A tool for calculating the big-O time complexity of Java code?

Question

I have a question regarding time complexity (big O notation) for Java software. Is there a way to quickly calculate or test it (or any website that could calculate it for me would be welcomed). For example I would like to check it for the following snippet of code and possibly improve as well:

int dcount = 24423567;
int a = 0;
if (dcount == 0){
    a = 1;
}

String ds = Integer.toString(dcount);
String[] sa = ds.split("(?<=.)");
HashSet hs = new HashSet();
Collections.addAll(hs, sa);
a = hs.size();
if (dcount < 0)
    a--;

System.out.println(a);

Answer 1

As @emory pointed out, it is provably impossible to determine the big-O time complexity of an arbitrary piece of code automatically (the proof is a reduction from the Halting Problem ). However, there are tools that can attempt to measure the complexity of a piece of code empirically by running it on several different inputs. One such tool is described in the paper “Measuring Empirical Computational Complexity” by Goldsmith, Aiken, and Wilkerson. It works by attempting to do a regression on the program's runtime versus its input size. The tool, called trend-prof (discontinued), is available for reference.

Hope this helps!

Answer 2

I might be solving someone's homework, but the question was begging for a sane solution...

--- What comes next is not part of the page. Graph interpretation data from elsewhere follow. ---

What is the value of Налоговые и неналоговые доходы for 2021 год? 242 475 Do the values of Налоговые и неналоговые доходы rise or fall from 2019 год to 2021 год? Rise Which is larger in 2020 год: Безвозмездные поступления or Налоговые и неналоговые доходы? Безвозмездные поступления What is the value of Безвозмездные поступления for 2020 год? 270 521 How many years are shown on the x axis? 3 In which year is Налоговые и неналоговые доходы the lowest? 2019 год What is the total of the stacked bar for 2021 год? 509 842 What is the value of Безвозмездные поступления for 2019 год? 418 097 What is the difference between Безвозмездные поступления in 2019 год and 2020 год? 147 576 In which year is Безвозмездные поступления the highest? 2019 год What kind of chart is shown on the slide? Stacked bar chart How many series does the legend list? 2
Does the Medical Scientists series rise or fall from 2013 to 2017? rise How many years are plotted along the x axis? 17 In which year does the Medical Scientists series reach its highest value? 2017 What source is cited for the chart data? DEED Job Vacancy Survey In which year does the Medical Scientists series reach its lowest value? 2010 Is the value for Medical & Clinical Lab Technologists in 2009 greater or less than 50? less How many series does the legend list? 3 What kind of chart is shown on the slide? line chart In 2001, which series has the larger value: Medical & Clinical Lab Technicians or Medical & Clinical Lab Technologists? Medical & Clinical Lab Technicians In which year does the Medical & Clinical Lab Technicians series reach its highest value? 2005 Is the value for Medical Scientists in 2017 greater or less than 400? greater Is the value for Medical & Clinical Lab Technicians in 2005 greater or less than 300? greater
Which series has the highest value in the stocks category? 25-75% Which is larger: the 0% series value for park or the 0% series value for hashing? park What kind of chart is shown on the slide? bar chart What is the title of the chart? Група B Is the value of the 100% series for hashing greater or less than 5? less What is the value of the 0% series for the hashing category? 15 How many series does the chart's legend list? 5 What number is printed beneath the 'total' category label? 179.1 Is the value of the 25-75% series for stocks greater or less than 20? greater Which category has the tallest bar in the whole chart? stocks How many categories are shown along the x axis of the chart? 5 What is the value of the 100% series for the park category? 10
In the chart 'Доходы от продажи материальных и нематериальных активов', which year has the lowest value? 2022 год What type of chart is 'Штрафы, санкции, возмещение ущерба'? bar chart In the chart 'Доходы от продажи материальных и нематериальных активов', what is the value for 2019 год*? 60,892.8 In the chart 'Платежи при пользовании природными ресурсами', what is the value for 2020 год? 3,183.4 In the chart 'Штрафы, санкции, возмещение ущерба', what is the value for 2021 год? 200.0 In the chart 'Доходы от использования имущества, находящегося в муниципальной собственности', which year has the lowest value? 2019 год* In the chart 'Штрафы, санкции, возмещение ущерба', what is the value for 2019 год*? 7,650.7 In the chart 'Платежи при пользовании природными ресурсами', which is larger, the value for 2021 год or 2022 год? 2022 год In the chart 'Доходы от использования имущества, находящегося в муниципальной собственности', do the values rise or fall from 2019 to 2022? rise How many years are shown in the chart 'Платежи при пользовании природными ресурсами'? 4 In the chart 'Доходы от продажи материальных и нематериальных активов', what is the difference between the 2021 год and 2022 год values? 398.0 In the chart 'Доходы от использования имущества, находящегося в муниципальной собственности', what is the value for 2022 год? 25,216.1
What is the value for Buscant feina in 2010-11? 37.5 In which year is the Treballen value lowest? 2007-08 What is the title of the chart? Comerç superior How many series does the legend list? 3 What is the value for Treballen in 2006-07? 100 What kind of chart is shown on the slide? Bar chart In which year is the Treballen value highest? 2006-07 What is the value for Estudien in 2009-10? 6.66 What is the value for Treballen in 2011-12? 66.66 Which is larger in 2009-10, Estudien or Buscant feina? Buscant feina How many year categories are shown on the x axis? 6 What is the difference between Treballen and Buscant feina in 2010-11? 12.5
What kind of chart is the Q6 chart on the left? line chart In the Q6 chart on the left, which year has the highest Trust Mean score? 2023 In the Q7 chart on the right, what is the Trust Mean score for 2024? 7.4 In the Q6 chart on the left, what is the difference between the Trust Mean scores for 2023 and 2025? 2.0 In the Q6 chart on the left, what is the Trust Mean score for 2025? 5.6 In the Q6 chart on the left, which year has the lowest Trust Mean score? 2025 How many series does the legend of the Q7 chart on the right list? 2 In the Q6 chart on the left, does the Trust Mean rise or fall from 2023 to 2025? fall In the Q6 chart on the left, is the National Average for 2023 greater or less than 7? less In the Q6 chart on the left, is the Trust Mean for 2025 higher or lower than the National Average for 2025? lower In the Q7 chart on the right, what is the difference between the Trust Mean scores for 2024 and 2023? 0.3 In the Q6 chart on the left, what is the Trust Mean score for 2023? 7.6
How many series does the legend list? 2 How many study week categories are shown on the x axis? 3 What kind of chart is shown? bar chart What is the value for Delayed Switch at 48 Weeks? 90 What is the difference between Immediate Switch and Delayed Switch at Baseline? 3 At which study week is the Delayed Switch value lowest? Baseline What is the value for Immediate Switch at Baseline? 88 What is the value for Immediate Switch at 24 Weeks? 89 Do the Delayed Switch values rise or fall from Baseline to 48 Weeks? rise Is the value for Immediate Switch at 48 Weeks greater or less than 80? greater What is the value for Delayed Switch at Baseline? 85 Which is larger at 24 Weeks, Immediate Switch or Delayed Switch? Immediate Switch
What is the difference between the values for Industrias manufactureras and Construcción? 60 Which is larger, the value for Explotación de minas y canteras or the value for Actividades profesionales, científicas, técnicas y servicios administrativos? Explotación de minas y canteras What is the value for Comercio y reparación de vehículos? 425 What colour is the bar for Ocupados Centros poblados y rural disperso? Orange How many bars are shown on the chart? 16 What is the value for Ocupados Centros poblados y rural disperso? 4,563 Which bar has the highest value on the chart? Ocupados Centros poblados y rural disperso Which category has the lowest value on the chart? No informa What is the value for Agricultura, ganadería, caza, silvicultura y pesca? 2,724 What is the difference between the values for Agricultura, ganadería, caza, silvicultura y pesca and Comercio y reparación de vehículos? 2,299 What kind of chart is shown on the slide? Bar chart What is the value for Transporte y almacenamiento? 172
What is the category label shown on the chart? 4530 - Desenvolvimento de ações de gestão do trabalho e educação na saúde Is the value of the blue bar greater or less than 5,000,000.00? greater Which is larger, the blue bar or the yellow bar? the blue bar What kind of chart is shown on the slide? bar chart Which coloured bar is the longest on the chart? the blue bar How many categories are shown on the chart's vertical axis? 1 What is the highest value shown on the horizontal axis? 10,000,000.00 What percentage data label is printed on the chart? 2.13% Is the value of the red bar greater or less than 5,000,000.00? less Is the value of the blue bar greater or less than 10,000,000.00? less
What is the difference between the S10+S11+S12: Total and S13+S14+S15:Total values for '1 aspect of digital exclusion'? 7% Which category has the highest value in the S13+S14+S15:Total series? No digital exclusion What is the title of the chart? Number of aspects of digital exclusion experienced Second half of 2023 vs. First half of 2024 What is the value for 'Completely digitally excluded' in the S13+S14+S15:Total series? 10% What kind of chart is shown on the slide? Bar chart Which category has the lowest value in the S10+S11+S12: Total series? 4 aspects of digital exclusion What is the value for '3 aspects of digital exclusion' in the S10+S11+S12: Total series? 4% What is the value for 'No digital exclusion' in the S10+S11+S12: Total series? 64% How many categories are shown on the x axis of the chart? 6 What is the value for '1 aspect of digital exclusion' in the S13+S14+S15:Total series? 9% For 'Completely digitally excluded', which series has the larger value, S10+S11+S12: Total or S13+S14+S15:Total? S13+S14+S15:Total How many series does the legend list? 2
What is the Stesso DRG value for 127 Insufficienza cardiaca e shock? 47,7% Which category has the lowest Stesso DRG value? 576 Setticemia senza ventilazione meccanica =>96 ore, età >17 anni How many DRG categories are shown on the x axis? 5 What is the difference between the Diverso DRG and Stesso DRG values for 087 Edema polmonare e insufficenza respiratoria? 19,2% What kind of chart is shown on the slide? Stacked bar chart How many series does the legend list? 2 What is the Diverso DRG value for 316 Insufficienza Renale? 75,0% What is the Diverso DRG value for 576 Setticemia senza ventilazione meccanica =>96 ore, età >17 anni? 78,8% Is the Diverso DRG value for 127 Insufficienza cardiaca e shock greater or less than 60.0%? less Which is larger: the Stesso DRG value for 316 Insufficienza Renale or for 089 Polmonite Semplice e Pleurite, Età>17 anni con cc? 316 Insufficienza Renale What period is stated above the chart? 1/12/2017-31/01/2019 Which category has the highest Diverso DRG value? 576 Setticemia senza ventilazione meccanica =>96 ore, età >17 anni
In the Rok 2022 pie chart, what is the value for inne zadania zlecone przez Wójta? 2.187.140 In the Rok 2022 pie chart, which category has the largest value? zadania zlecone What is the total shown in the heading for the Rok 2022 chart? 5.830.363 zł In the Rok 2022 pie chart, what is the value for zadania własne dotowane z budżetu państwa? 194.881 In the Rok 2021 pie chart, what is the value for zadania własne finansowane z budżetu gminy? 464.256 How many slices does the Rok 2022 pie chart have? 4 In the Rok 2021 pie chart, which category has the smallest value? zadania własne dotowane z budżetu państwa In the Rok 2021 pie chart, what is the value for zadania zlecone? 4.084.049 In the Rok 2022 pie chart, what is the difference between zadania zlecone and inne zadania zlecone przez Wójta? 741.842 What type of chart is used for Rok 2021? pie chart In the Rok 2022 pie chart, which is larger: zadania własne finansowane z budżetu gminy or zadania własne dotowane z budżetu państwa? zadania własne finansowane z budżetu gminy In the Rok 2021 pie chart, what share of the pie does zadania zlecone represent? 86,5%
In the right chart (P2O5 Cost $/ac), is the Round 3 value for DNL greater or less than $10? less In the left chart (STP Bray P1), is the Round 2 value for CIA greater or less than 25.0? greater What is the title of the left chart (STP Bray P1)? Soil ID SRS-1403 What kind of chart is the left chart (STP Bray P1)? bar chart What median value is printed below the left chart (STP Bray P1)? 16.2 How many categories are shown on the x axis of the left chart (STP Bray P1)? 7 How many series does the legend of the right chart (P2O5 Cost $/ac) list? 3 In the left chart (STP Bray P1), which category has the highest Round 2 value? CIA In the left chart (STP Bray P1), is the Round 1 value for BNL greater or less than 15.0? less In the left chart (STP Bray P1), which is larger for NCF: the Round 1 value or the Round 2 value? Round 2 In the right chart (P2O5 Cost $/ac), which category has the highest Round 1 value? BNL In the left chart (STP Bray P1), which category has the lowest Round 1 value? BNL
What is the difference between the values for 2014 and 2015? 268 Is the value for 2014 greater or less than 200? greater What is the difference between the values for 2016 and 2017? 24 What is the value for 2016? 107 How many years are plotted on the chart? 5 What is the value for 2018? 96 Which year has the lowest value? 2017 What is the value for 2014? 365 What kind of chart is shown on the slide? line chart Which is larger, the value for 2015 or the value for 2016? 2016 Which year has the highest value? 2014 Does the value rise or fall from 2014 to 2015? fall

Counting distinct digits in a number requires no strings, sets or regular expressions, just some simple arithmetics.

The following method runs in O(n) time (n = number of digits in the input) and constant space:

int distinctDigits(int num) {
  if (num == 0) {
    return 1;
  }

  boolean[] digits = new boolean[10];

  while (num > 0) {
    digits[num % 10] = true;
    num /= 10;
  }

  int count = 0;
  for (boolean digit : digits) {
    if (digit) {
      count++;
    }
  }

  return count;
}

Making this work for negative numbers is left as an exericse to the reader ;)